В первых числах августа пронесся слух о том, что к нам едет Верховный Главнокомандующий И. В. Сталин. И действительно, 5 августа он специальным поездом прибыл на наш фронт, ненадолго остановившись в деревне Хорошево под Ржевом. Туда был вызван генерал-полковник А. И. Еременко. Возвратившись обратно вечером, он собрал на временном пункте управления офицеров, которые были выделены для работы там в период подготовки к наступлению.

— Товарищ Сталин, — начал командующий фронтом, — разрешил мне сообщить вам о его приезде. Он интересовался планом Духовщинской операции, характером обороны противника...
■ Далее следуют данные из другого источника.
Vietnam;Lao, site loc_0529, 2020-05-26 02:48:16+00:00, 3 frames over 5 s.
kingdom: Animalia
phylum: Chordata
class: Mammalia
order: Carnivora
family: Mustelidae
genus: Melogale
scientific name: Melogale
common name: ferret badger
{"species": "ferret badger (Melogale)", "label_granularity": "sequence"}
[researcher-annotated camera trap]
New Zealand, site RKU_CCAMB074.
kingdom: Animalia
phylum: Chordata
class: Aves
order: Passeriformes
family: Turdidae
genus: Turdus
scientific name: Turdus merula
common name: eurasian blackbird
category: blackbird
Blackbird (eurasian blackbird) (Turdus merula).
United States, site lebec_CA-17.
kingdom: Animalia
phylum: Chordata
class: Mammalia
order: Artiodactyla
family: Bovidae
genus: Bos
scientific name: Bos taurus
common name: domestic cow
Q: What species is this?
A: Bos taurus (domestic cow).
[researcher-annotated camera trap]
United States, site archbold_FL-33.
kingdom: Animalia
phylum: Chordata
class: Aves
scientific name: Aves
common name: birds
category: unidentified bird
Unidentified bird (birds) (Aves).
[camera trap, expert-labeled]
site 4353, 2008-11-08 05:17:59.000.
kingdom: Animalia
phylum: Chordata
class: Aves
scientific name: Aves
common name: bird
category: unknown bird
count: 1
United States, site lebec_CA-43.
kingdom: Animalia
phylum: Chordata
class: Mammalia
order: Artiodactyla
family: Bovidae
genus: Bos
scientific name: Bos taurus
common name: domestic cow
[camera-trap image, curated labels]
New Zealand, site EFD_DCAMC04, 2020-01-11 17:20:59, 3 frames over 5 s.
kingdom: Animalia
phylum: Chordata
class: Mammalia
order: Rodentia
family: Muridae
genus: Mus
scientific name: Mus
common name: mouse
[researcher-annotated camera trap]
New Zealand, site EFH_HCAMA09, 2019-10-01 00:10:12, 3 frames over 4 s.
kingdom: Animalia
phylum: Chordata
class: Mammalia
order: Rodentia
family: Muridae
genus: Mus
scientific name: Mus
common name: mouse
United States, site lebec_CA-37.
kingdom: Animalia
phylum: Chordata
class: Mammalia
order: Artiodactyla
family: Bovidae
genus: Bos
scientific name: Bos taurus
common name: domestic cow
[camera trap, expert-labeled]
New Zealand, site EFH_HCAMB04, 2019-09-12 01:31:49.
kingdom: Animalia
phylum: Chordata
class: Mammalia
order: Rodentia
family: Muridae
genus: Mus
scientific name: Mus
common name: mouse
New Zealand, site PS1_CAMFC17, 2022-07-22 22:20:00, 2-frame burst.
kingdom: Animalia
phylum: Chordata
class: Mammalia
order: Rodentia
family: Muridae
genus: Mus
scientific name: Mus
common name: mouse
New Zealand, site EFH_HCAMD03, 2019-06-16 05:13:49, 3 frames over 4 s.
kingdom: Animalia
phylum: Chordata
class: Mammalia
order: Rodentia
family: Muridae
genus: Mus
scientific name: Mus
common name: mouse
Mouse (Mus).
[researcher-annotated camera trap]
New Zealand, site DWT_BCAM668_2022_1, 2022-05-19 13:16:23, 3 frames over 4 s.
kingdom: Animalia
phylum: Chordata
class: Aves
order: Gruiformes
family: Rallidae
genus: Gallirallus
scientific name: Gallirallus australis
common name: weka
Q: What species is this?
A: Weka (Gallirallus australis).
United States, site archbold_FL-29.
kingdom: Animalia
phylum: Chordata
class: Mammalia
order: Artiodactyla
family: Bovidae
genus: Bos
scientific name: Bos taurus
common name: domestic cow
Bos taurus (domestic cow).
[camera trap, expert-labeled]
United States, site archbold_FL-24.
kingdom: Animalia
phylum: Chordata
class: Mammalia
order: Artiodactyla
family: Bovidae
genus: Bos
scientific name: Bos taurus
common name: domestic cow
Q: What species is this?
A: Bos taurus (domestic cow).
Узнали мы, что фронт, по всей вероятности, будет усилен, что буквально в ближайшие дни к нам поступят крупные партии боеприпасов.

— Верховный Главнокомандующий придает большое значение Духовщинской операции, — закончил свой рассказ Андрей Иванович. — И я от имени всех нас заверил товарища Сталина, что Калининский фронт выполнит возлагаемые на него задачи.

В канун Духовщинской операции Калининский фронт был усилен 3-м гвардейским кавалерийским корпусом. Резко увеличился подвоз снарядов, мин, патронов.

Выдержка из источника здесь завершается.